Get a good helmet and a protective harness:

  • Though this seems very obvious, I run into a lot of students that care much more about form than function. Get a full face helmet with adequate protection.
  • Get a harness that has maximum back protection.

Boots are very important for safety:

  • Good boots can prevent twisted, sprained and even broken ankles. Specialty boots are designed with high ankle support and even some have some energy absorption built into the soles.

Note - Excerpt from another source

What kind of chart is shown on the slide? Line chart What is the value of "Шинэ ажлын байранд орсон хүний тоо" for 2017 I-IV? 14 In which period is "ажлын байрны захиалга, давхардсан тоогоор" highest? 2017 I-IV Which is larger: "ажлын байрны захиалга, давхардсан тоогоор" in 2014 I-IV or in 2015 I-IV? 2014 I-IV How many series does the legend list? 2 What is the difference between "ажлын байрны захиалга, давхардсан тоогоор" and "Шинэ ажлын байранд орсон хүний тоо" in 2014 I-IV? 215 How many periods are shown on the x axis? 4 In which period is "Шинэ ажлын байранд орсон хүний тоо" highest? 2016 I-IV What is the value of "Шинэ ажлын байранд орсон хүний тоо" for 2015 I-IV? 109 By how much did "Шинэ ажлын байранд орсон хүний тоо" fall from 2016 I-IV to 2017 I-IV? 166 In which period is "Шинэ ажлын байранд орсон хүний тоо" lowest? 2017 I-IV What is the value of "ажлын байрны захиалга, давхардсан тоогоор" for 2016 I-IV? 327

Have a Hook Knife on your harness:

A Hook Knife is a knife that has a blade inside of a curve or razor blades shaped into a V inside of an enclosure. This type of knife is mainly used for rescue or in skyding and paragliding for quick separation from the wing. The inside blade eliminates cutting oneself and also keeps the blade on webbing or lines that you intend to cut.

If you ever land in the water or a tree, this simple piece of equipment can quickly help you seperate from the harness if the buckles or other methods are not working.

Use an anemometer anytime the wind is more than light:

Even the most experienced pilots and have a hard time differentiating a 12 from 15 mph wind.

Have Radio Equipment for Emergency Situations:

A ham license is cheap and easy to acquire. Radios help pilots communicate with each other, but more important, they can really help if there is a flying related emergencies.